I just tried to use Apache Spark ml library for Logistic Regression, but whenever I tried it, there was an error message, such as

"ERROR OWLQN: Failure! Resetting history: breeze.optimize.NaNHistory: "

The example of data set for logistic regression is following:

+-----+---------+---------+---------+--------+-------------+
|state|dayOfWeek|hourOfDay|minOfHour|secOfMin|     features|
+-----+---------+---------+---------+--------+-------------+
|  1.0|      7.0|      0.0|      0.0|     0.0|(4,[0],[7.0])|

And there is code for the logistic regression as following:

//Data Set
StructType schema = new StructType(
new StructField[]{
    new StructField("state", DataTypes.DoubleType, false, Metadata.empty()),
    new StructField("dayOfWeek", DataTypes.DoubleType, false, Metadata.empty()),
    new StructField("hourOfDay", DataTypes.DoubleType, false, Metadata.empty()),
    new StructField("minOfHour", DataTypes.DoubleType, false, Metadata.empty()),
    new StructField("secOfMin", DataTypes.DoubleType, false, Metadata.empty())
});
List<Row> dataFromRDD = bucketsForMLs.map(p -> {
    return RowFactory.create(p.label(), p.features().apply(0), p.features().apply(1), p.features().apply(2), p.features().apply(3));
}).collect();

Dataset<Row> stateDF = sparkSession.createDataFrame(dataFromRDD, schema);
String[] featureCols = new String[]{"dayOfWeek", "hourOfDay", "minOfHour", "secOfMin"};
VectorAssembler vectorAssembler = new VectorAssembler().setInputCols(featureCols).setOutputCol("features");
Dataset<Row> stateDFWithFeatures = vectorAssembler.transform(stateDF);

StringIndexer labelIndexer = new StringIndexer().setInputCol("state").setOutputCol("label");
Dataset<Row> stateDFWithLabelAndFeatures = labelIndexer.fit(stateDFWithFeatures).transform(stateDFWithFeatures);

MLRExecutionForDF mlrExe = new MLRExecutionForDF(javaSparkContext);
mlrExe.execute(stateDFWithLabelAndFeatures);

// Logistic Regression part
LogisticRegressionModel lrModel = new LogisticRegression().setMaxIter(maxItr).setRegParam(regParam).setElasticNetParam(elasticNetParam)  
// This part would occur error
.fit(stateDFWithLabelAndFeatures);
wkwk
  • 71
  • 1
  • 2

1 Answers1

0

I just ran into the same Error. It comes from breeze ScalaNLP package which Spark is just importing. It says something about the derivative is not able to be produced.

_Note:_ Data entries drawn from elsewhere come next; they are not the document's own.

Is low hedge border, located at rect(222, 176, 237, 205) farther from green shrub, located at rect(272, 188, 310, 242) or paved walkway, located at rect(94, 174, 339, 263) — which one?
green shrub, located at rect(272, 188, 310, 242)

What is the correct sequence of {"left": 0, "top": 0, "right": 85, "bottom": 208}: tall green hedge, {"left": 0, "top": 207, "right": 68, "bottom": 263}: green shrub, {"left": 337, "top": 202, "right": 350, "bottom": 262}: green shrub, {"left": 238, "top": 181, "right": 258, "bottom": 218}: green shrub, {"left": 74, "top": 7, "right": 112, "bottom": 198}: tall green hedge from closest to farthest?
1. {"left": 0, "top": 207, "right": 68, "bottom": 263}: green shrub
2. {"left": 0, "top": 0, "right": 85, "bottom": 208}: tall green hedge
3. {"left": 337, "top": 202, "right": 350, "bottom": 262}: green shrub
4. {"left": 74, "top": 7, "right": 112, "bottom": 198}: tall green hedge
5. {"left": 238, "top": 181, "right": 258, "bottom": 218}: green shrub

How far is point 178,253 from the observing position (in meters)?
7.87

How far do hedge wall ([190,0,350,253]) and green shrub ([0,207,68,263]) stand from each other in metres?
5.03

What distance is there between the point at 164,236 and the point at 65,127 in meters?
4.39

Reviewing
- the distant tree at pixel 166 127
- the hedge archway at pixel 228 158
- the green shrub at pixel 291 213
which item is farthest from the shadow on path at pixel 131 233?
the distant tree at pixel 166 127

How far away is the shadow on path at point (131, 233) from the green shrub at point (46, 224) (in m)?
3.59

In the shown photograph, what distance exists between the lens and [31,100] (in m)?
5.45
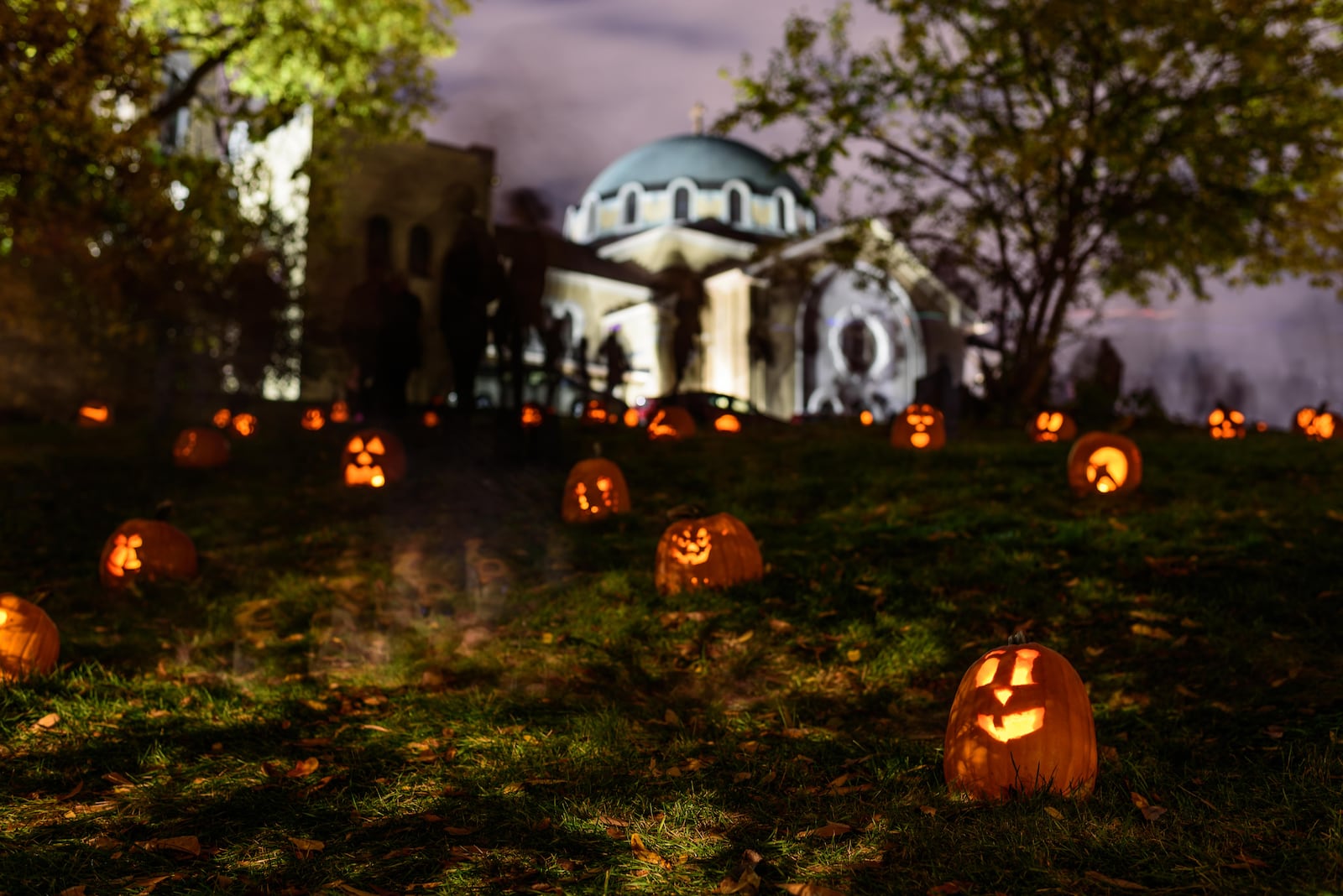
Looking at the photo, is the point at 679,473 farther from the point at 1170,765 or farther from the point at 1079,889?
the point at 1079,889

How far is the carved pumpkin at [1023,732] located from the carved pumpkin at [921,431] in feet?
27.4

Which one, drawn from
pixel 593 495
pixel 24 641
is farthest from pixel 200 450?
pixel 24 641

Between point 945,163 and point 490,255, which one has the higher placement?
point 945,163

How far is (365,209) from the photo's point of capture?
119 ft

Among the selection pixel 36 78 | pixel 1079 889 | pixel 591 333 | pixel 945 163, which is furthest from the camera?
pixel 591 333

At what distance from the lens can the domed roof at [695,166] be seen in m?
54.8

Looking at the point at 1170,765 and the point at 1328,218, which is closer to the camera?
the point at 1170,765

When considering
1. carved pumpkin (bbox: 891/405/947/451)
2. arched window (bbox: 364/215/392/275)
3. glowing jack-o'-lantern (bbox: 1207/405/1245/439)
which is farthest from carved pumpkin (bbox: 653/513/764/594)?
arched window (bbox: 364/215/392/275)

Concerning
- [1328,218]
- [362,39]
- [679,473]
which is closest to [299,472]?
[679,473]

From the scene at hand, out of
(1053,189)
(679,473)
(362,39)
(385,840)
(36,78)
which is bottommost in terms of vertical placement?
(385,840)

I'm not sure what this means exactly, but in my dataset i could argue that with less data i was using the more often the error was thrown. Meaning that a higher portion of missing features for a class to be trained on, the error happened more often. I think that has something to do with not being able to optimize correctly because of the missing information for a class.

Nontheless, the error does not seem to stop the code from running.

ostritze
  • 41
  • 1
  • 5